セッション記号 M (領域外・複数領域) » M-IS ジョイント

[M-IS01] Environmental, socio-economic and climatic changes in Northern Eurasia and their feedbacks to the Earth System

2016年5月23日(月) 13:45 〜 15:15 301A (3F)

コンビーナ:*Groisman Pavel(University Corp. for Atmospheric Research Project Scientist at NOAA National Centers for Environmental Information, Asheville, North Carolina, USA)、Maksyutov Shamil(National Institute for Environmental Studies)、Kukavskaya Elena(VN Sukachev Institute of Forest, Siberian Branch of Russian Academy of Sciences)、Qi Jiaguo(Center for Global Change & Earth Observations, Michigan State University)、座長:Qi Jiaguo(Center for Global Change & Earth Observations, Michigan State University)

14:30 〜 14:45

[MIS01-04] Simulation of CO2 and CH4 in Siberia using coupled Eulerian-Lagrangian model

*Dmitry Belikov1,2,3Shamil Maksyutov1Alexander Ganshin3,4Ruslan Zhuravlev3,4Motoki Sasakawa1 (1.Center for Global Environmental Research National Institute for Environmental Studies、2.National Institute of Polar Research, Tokyo, Japan、3.Tomsk State University, Tomsk, Russia、4.Central Aerological Observatory, Dolgoprudny, Russia)

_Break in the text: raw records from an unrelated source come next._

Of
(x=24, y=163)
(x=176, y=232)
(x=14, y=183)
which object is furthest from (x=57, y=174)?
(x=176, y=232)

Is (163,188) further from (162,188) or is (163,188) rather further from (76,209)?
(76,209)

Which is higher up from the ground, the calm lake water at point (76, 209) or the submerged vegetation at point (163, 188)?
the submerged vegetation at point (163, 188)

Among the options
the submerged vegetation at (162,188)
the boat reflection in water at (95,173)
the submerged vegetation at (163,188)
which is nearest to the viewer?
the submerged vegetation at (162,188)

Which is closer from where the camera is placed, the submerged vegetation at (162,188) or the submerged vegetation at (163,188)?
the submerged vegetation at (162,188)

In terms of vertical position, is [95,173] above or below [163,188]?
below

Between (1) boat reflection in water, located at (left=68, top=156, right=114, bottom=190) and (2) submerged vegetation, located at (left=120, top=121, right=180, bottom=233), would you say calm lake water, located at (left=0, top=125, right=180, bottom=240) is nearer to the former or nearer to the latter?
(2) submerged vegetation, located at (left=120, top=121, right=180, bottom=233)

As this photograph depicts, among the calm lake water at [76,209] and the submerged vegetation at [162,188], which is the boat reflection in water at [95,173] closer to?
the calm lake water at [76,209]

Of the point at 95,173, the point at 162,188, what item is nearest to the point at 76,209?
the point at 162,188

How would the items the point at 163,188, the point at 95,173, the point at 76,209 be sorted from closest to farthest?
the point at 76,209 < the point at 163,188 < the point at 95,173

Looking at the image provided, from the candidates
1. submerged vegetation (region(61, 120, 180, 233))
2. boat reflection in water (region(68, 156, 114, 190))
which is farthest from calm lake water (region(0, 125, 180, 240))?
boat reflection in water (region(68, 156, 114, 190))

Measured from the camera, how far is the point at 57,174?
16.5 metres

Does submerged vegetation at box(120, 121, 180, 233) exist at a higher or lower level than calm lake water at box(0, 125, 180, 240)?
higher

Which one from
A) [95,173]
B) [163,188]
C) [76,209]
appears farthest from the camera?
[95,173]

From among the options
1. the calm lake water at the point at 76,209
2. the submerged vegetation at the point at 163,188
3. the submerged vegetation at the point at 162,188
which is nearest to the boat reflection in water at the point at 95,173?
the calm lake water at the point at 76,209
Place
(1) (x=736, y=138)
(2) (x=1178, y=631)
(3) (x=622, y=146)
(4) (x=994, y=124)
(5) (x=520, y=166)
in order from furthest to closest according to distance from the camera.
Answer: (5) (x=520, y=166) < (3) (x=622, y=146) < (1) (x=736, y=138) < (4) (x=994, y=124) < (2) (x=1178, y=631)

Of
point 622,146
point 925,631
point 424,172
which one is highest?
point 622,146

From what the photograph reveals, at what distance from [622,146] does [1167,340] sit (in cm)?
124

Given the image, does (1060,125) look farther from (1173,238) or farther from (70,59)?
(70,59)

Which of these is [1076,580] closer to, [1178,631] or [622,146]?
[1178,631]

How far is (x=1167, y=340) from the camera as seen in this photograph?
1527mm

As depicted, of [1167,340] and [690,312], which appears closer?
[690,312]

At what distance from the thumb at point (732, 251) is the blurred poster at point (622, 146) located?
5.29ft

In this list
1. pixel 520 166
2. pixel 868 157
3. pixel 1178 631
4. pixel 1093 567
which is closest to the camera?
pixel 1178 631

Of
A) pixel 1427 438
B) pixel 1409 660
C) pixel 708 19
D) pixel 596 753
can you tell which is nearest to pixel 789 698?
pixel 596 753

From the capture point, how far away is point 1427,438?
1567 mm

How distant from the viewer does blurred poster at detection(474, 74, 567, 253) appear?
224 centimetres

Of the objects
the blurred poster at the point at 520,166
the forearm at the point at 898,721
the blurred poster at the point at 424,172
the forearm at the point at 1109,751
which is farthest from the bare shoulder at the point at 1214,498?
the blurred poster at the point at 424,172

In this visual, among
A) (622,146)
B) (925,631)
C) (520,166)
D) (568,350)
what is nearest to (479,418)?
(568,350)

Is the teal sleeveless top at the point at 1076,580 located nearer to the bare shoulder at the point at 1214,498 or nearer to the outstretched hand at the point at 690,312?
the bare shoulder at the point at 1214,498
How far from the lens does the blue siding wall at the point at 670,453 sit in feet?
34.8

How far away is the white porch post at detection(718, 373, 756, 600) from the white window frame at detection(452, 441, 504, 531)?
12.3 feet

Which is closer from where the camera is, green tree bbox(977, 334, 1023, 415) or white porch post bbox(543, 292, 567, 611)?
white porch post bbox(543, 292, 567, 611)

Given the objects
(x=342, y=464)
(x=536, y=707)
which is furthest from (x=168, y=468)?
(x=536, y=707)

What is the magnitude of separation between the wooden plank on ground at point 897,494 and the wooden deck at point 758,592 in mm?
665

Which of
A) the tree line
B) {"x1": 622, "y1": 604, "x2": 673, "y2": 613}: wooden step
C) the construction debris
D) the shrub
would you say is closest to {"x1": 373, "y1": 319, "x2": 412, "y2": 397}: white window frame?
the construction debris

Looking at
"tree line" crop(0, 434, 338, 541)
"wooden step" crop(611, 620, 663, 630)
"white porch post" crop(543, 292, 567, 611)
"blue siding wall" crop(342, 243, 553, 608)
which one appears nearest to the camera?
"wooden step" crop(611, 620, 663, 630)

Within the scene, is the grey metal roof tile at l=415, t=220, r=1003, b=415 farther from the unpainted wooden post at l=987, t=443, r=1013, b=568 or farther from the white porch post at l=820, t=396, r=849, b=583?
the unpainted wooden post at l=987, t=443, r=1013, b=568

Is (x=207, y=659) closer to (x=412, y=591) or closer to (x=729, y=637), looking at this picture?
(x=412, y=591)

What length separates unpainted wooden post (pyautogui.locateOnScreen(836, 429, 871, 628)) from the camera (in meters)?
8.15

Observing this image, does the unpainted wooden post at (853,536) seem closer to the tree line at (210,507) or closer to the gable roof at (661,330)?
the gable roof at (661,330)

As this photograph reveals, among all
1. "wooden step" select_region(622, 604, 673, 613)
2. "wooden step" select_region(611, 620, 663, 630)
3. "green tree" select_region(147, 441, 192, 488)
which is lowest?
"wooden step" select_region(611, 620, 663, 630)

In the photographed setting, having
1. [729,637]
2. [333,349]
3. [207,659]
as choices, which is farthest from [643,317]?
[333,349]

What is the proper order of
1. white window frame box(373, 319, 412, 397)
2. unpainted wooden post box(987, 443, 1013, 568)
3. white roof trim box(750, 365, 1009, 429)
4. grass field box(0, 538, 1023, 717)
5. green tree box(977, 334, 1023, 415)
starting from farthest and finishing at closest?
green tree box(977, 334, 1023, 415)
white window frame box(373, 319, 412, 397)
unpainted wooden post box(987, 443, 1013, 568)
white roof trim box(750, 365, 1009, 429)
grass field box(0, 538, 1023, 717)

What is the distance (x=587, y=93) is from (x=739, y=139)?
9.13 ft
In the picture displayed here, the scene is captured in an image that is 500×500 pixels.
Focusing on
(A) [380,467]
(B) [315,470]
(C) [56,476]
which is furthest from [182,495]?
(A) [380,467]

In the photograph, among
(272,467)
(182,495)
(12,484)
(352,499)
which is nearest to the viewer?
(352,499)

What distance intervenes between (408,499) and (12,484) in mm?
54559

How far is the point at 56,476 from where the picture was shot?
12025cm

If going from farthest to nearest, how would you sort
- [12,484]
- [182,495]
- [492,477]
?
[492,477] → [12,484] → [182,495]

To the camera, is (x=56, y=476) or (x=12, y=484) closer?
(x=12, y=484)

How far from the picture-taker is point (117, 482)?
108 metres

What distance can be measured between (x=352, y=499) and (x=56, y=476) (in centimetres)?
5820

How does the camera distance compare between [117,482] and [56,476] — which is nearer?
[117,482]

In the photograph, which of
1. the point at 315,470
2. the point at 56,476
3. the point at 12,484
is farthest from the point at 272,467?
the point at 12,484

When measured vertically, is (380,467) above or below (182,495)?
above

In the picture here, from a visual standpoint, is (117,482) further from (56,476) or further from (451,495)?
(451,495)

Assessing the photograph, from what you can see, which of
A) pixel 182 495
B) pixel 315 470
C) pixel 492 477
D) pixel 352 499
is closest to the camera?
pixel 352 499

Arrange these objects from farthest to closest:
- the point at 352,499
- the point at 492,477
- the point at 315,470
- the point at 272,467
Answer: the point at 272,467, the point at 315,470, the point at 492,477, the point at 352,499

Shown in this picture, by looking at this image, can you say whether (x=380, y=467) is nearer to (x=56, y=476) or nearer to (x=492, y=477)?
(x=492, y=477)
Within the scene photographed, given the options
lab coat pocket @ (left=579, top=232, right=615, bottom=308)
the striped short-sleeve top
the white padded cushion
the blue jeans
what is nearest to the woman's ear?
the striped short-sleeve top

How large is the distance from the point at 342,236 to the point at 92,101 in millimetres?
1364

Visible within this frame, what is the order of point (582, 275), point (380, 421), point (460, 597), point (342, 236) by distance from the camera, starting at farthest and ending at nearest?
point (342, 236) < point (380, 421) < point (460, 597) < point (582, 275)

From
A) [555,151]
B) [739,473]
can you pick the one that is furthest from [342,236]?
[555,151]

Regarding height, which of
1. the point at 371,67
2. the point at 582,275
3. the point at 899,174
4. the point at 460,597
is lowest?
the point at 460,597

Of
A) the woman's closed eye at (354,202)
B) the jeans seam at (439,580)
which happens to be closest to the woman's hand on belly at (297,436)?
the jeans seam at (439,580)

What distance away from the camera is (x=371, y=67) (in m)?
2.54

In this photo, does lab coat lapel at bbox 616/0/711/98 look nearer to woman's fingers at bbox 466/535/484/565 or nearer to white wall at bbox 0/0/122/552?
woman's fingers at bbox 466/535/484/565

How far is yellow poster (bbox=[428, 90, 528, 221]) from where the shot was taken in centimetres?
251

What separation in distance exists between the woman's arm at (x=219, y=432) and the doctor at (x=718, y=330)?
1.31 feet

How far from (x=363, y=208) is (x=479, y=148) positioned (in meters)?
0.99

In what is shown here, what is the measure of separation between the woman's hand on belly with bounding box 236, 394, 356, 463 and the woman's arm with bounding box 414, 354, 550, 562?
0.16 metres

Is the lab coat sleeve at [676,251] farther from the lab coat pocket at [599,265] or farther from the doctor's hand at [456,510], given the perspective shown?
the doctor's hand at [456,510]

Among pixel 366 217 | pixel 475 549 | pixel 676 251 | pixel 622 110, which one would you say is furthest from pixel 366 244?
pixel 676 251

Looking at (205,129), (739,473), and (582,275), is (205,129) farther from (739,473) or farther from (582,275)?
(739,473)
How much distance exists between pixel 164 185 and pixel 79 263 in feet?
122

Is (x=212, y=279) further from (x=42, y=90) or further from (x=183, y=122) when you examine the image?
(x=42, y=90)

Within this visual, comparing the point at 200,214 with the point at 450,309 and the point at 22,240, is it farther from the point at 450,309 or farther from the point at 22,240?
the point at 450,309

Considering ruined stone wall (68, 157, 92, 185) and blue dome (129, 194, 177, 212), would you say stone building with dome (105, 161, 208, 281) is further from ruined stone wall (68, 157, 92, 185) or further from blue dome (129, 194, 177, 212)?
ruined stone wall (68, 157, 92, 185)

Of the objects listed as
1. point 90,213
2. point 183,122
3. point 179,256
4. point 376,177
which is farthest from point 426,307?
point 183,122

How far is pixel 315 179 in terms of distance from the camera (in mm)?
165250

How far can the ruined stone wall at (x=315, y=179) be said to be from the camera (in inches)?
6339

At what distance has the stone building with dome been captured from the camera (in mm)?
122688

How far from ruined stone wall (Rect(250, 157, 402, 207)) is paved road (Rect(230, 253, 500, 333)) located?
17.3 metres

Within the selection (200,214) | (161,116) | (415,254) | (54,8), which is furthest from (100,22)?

キーワード:atmospheric transport model, carbon cycle, carbon dioxide, methane

Siberia is an extensive geographical region with large amounts of plant biomass and soil organic carbon, so this region has a substantial sources and sinks of CO2 and CH4. The magnitude and distribution of CO2 and CH4 fluxes are still uncertain, so accurate estimation of carbon fluxes and study of CO2 and CH4 seasonal cycles in the subarctic regions are essential.
In this work, we use forward simulation employing the Global Eulerian–Lagrangian Coupled Atmospheric (GELCA) model in order to estimate CO2 and CH4 seasonal cycles in the subarctic. GELCA consists of an Eulerian National Institute for Environmental Studies global Transport Model (NIES-TM) and a Lagrangian particle dispersion model (FLEXPART). This approach utilizes the accurate transport of the Lagrangian model to calculate the signal near to the receptors, and efficient calculation of background concentrations using the Eulerian global transport model.
We setup a long simulation period to obtain a better understanding of the role of emissions (using a set of CO2 and CH4 emissions scenarios), and transport model characteristics, such as the stratosphere/troposphere exchange and tracers concentration variations in the troposphere. We also analyzed modeled and observed long and short-term trend, seasonal cycle of CO2 and CH4.
Model results were compared with observations from the World Data Centre for Greenhouse Gases (WDCGG 2015) and the Siberian observations obtained by the Center for Global Environmental Research (CGER) of the National Institute for Environmental Studies (NIES) and the Russian Academy of Science (RAS), from six tower sites (JR-STATION).
The analyses have shown that CELGA is effective in capturing the seasonal variability of atmospheric tracer at observation sites strongly influenced by local emissions and global transport at the same time.